According to Nielsen’s The Gauge report for February 2024, a downward trend in TV consumption last month was countered by a record-setting Super Bowl Sunday.

TV consumption saw overall usage down 6.4 percent from January, beginning its seasonal downward trend. Despite the considerable usage decrease, however, there was a record-setting Super Bowl Sunday on February 11, which not only captured the largest Super Bowl audience in history, but also recorded the most-viewed day of TV ever reported in The Gauge (since May 2021).

Though usage fell across each of the primary viewing categories in The Gauge, streaming saw minimal impact, with a 1.9 percent decline that resulted in a 37.7 percent share of TV (up 1.7 share points). Paramount+ saw the most monthly growth from a platform perspective—up 24 percent—due in part to carrying a livestream of CBS’s Super Bowl broadcast, as well as from the 1.2 billion viewing minutes captured by Halo. YouTube saw a platform-best 9.3 percent share of TV usage, up 0.7 share points, and FAST services posted exceptional strength, with PlutoTV up 10 percent, Tubi up 8.3 percent and the Roku Channel up 8.1 percent.

From a streaming content perspective, acquired titles attracted the most viewership in February: Young Sheldon (Netflix, Max) topped the rankings with 4.6 billion viewing minutes, followed by Bluey (Disney+) with 4.5 billion and Grey’s Anatomy (Netflix) with 3.5 billion. Griselda (Netflix) was the top streaming original title with 3.2 billion minutes, ranking fourth overall.
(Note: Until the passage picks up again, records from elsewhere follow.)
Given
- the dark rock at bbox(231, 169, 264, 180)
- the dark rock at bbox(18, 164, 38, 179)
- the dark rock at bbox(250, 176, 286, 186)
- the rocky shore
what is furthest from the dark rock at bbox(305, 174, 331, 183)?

Broadcast viewing fell 10 percent in February in a month-on-month comparison, and the category lost 0.9 share points to account for 23.3 percent of TV. On Super Bowl Sunday, however, the broadcast category made up over 43 percent of total TV usage, led by Super Bowl LVIII on CBS, which generated nearly 30 billion viewing minutes alone. In addition to garnering over 17 million viewers for the Grammys, CBS also attracted strong audiences for new scripted programming, including Tracker, NCIS, FBI and the final season of Young Sheldon.

Cable saw its smallest share to date, with 27.6 percent of overall TV usage. Cable news viewing increased 7 percent as audiences tuned in to election-year coverage, while sports viewing was down by about one-third. However, the sports genre still delivered the top programs for cable, with the 2024 NBA All-Star Game on TNT, TBS and truTV taking the top slot, followed by NBA All-Star Saturday Night on TNT and truTV.

Linear (live TV) streaming via MVPD and vMVPD apps represented 6.2 percent of total television usage in February.